ISABEL SAN SEBASTIÁN

Preludio en rojo sangre

Preludio en rojo sangre

1 de septiembre del año 1054 de Nuestro Señor

Atapuerca

La noche anterior a la batalla, Ramiro soñó con su padre. El verdadero, no el hombre que lo había criado y a quien debía en buena medida su condición de infanzón.

Si hubiera tenido cerca a Auriola, esta lo habría conminado a extremar la prudencia e invocar la protección de Santiago, pues semejante aparición no podía augurar nada bueno. La visión de un difunto anunciaba con frecuencia una desgracia inminente, máxime cuando se trataba de alguien tan próximo: el herrero llamado Tiago, capturado por los musulmanes antes de que él naciera, cuya leyenda inmortal cabalgaba siempre a su lado.
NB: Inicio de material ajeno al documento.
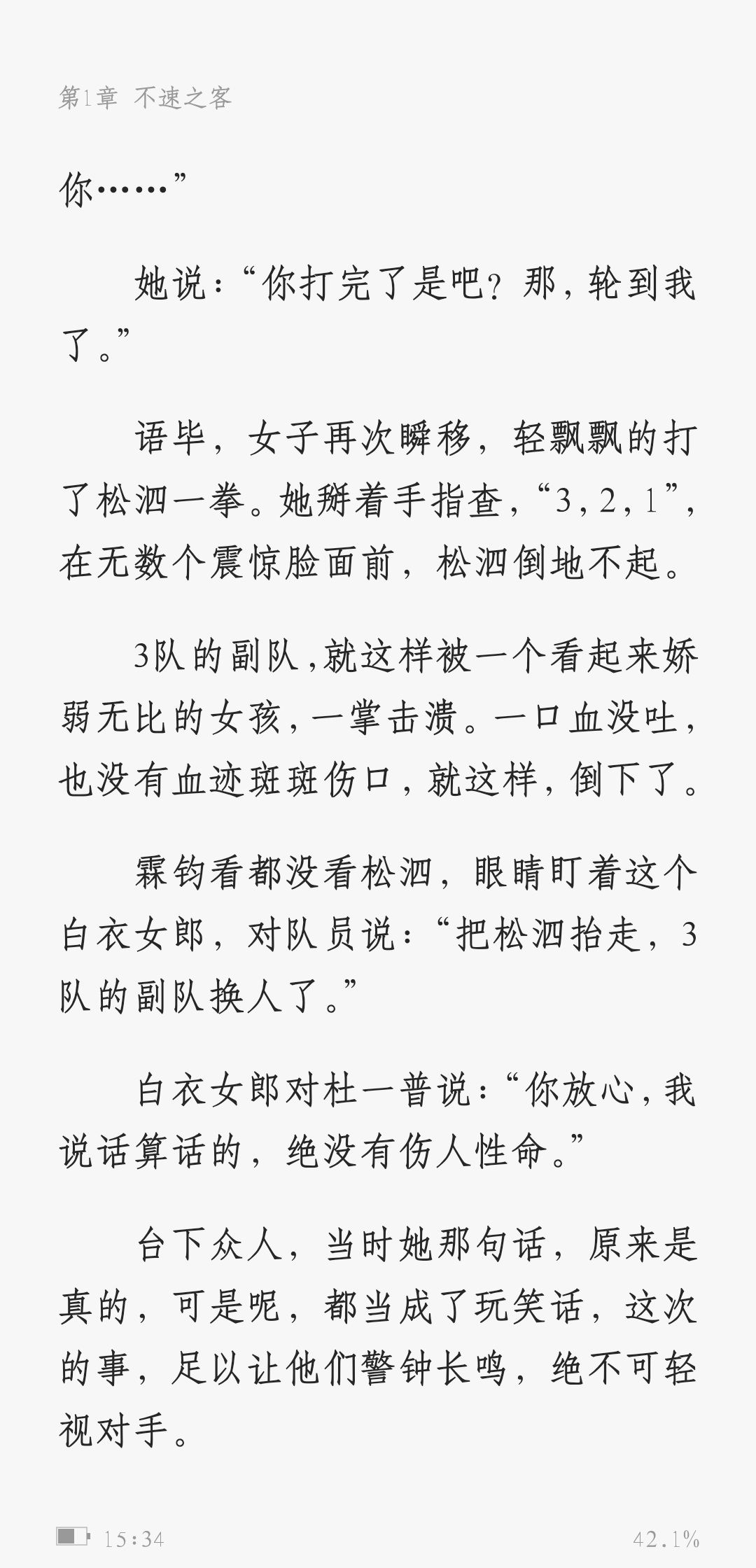 第1章 不速之客

你……”

她说：“你打完了是吧？那，轮到我了。”

语毕，女子再次瞬移，轻飘飘的打了松泗一拳。她掰着手指查，“3，2，1”，在无数个震惊脸面前，松泗倒地不起。

3队的副队，就这样被一个看起来娇弱无比的女孩，一掌击溃。一口血没吐，也没有血迹斑斑伤口，就这样，倒下了。

霖钧看都没看松泗，眼睛盯着这个白衣女郎，对队员说：“把松泗抬走，3队的副队换人了。”

白衣女郎对杜一普说：“你放心，我说话算话的，绝没有伤人性命。”

台下众人，当时她那句话，原来是真的，可是呢，都当成了玩笑话，这次的事，足以让他们警钟长鸣，绝不可轻视对手。

15:34

42.1%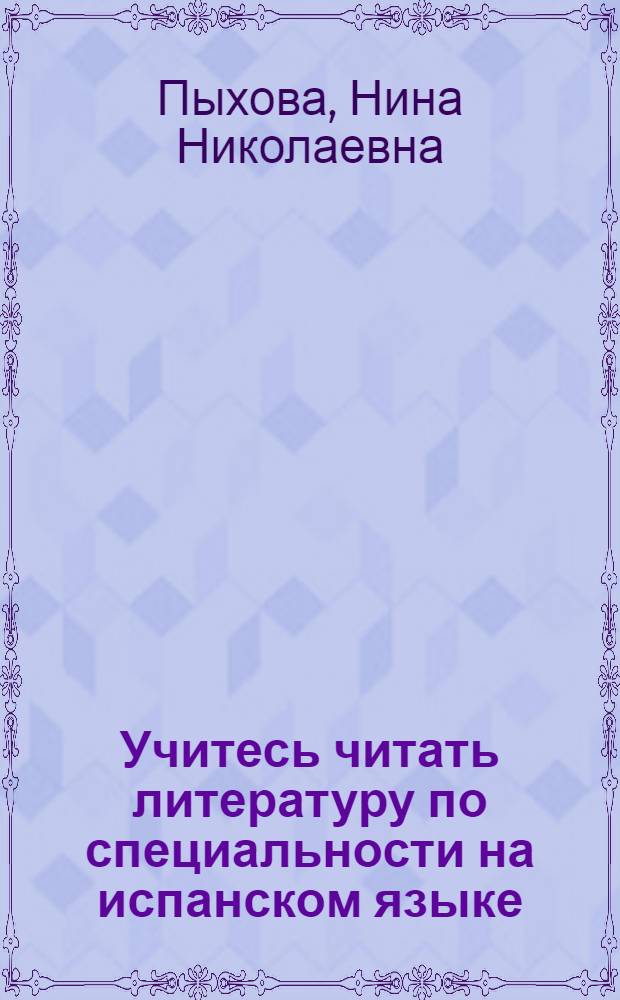 Пыхова, Нина Николаевна

Учитесь читать литературу по специальности на испанском языке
Su esposa, empero, no estaba allí, y por eso, lejos de ponerlo en guardia, esa visita inesperada sirvió para reforzar su empeño de obedecer al corazón e ignorar el mandato del Rey.

* * *

El ejército leonés, en cuyas filas servía desde hacía más de tres décadas, orgullosamente alineado entre los jinetes de vanguardia, se había adentrado unas millas en territorio perteneciente al Reino de Pamplona: una llanada castellana próxima a Burgos, capital del condado, recorrida por un arroyo casi seco en esa estación.

Al caer la noche, los exploradores avistaron las tropas del enemigo, capitaneadas por el monarca pamplonés e integradas no solo por fieros guerreros navarros, sino por fuerzas auxiliares aragonesas y moras. Tras asentar el campamento y encender multitud de hogueras destinadas a intimidar al adversario aparentando disponer de una hueste más nutrida de la real, el soberano, Fernando, convocó consejo en su tienda.
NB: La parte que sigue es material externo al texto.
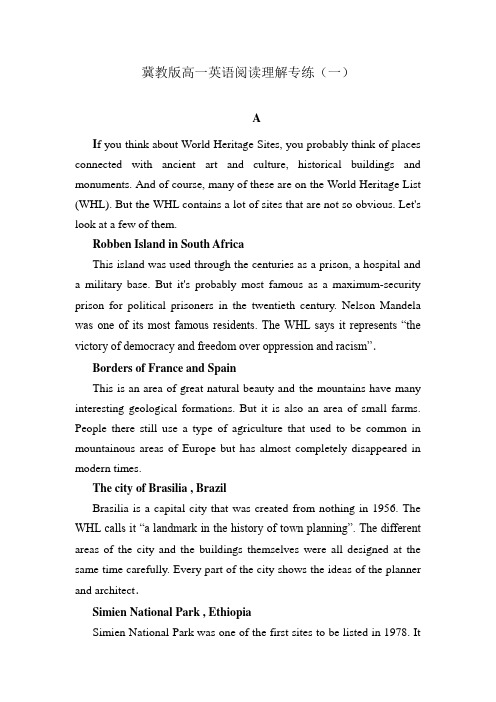 冀教版高一英语阅读理解专练（一）

A

If you think about World Heritage Sites, you probably think of places connected with ancient art and culture, historical buildings and monuments. And of course, many of these are on the World Heritage List (WHL). But the WHL contains a lot of sites that are not so obvious. Let's look at a few of them.

Robben Island in South Africa

This island was used through the centuries as a prison, a hospital and a military base. But it's probably most famous as a maximum-security prison for political prisoners in the twentieth century. Nelson Mandela was one of its most famous residents. The WHL says it represents “the victory of democracy and freedom over oppression and racism”.

Borders of France and Spain

This is an area of great natural beauty and the mountains have many interesting geological formations. But it is also an area of small farms. People there still use a type of agriculture that used to be common in mountainous areas of Europe but has almost completely disappeared in modern times.

The city of Brasilia , Brazil

Brasilia is a capital city that was created from nothing in 1956. The WHL calls it “a landmark in the history of town planning”. The different areas of the city and the buildings themselves were all designed at the same time carefully. Every part of the city shows the ideas of the planner and architect.

Simien National Park , Ethiopia

Simien National Park was one of the first sites to be listed in 1978. It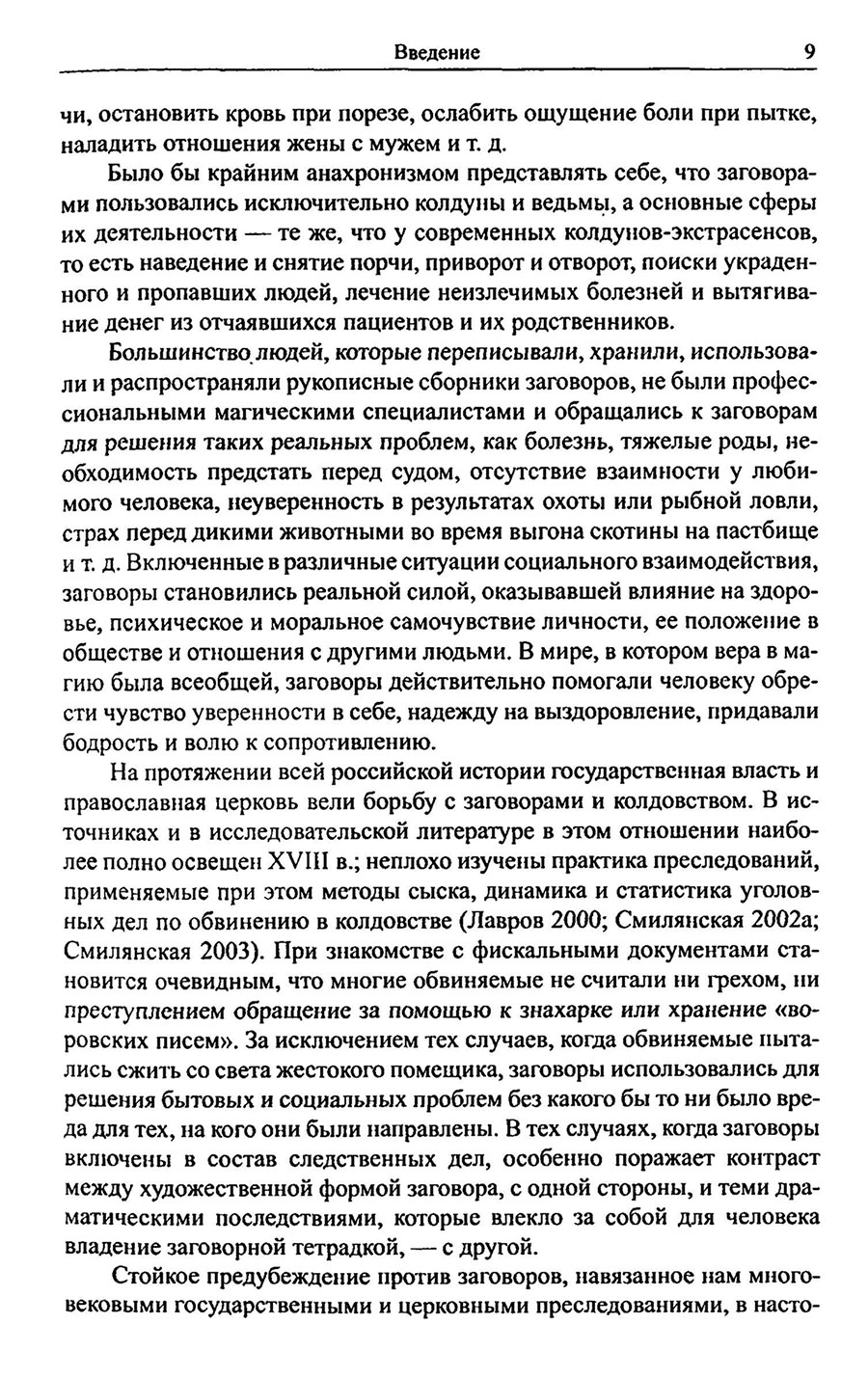 Введение 9

чи, остановить кровь при порезе, ослабить ощущение боли при пытке, наладить отношения жены с мужем и т. д.

Было бы крайним анахронизмом представлять себе, что заговорами пользовались исключительно колдуны и ведьмы, а основные сферы их деятельности — те же, что у современных колдунов-экстрасенсов, то есть наведение и снятие порчи, приворот и отворот, поиски украденного и пропавших людей, лечение неизлечимых болезней и вытягивание денег из отчаявшихся пациентов и их родственников.

Большинство людей, которые переписывали, хранили, использовали и распространяли рукописные сборники заговоров, не были профессиональными магическими специалистами и обращались к заговорам для решения таких реальных проблем, как болезнь, тяжелые роды, необходимость предстать перед судом, отсутствие взаимности у любимого человека, неуверенность в результатах охоты или рыбной ловли, страх перед дикими животными во время выгона скотины на пастбище и т. д. Включенные в различные ситуации социального взаимодействия, заговоры становились реальной силой, оказывавшей влияние на здоровье, психическое и моральное самочувствие личности, ее положение в обществе и отношения с другими людьми. В мире, в котором вера в магию была всеобщей, заговоры действительно помогали человеку обрести чувство уверенности в себе, надежду на выздоровление, придавали бодрость и волю к сопротивлению.

На протяжении всей российской истории государственная власть и православная церковь вели борьбу с заговорами и колдовством. В источниках и в исследовательской литературе в этом отношении наиболее полно освещен XVIII в.; неплохо изучены практика преследований, применяемые при этом методы сыска, динамика и статистика уголовных дел по обвинению в колдовстве (Лавров 2000; Смилянская 2002а; Смилянская 2003). При знакомстве с фискальными документами становится очевидным, что многие обвиняемые не считали ни грехом, ни преступлением обращение за помощью к знахарке или хранение «воровских писем». За исключением тех случаев, когда обвиняемые пытались сжить со света жестокого помещика, заговоры использовались для решения бытовых и социальных проблем без какого бы то ни было вреда для тех, на кого они были направлены. В тех случаях, когда заговоры включены в состав следственных дел, особенно поражает контраст между художественной формой заговора, с одной стороны, и теми драматическими последствиями, которые влекло за собой для человека владение заговорной тетрадкой, — с другой.

Стойкое предубеждение против заговоров, навязанное нам многовековыми государственными и церковными преследованиями, в насто-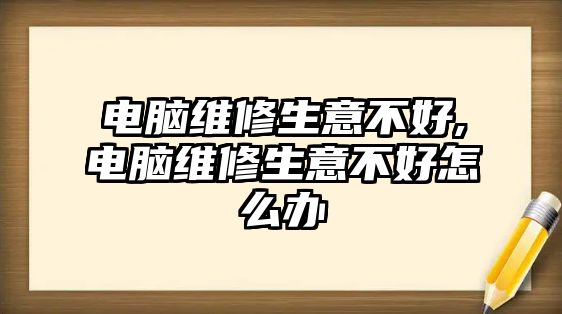 电脑维修生意不好,电脑维修生意不好怎么办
—Que ninguno de mis caballeros cause el menor daño a mi hermano García. ¿Está claro? ¡Ni un rasguño! Mi deseo es apresarlo vivo. Tiempo tendremos después de dirimir nuestras diferencias.

La voluntad real era ley. Los condes así aleccionados se aseguraron de hacer correr la voz entre sus mesnadas, sin sospechar que un grupo de conjurados tenía urdido su propio plan. Uno que Ramiro, miembro destacado del complot, pensaba llevar a cabo, costase lo que costara.

* * *

Tumbado en su estrecho camastro de tijera, mientras contemplaba la bóveda celeste, el veterano señor de Lobera recordó aquel verano de hacía más de veinte años, cuando Bermudo, el joven rey de León a quien servía con devoción, cayó alanceado en batalla al enfrentarse a su cuñado, Fernando, por entonces conde de Castilla. Sin apenas derramar sangre, el vencedor se convirtió en rey.

«¡Si me hubieras escuchado, necio insensato! —se dijo el viejo soldado, al rememorar el lance que había costado la vida a su señor—. Si hubieses permanecido atrás, al resguardo de tus caballeros…».

Pero Bermudo, empujado por la imprudencia de sus veinte años, acometió a la hueste castellana a lomos de su corcel, tan veloz e impetuoso que ni siquiera Ramiro fue capaz de seguirle el paso en esa embestida furiosa. En un abrir y cerrar de ojos, el muchacho se vio rodeado de enemigos que primero lo derribaron y después lo remataron con saña, ante la mirada horrorizada de quienes luchaban por él.

Desde ese día, el hombre que le había fallado vivía acosado por los remordimientos. Ahora se le presentaba la oportunidad de tomarse la revancha, al menos sobre el monarca navarro, chivo expiatorio escogido para redimir aquella afrenta. Resultaba más sencillo guardar rencor a un forastero que al soberano ante el cual había aceptado inclinarse, por mucho que le repugnara. Se lo había suplicado Auriola, el gran amor de su vida. ¿Cómo negarse a sus ruegos?

Una existencia de privaciones le había enseñado que nada, ni siquiera su honor, estaba por encima de ella. Sumido en las tinieblas que preceden el amanecer, lamentaba haber tardado tanto en constatar esa evidencia.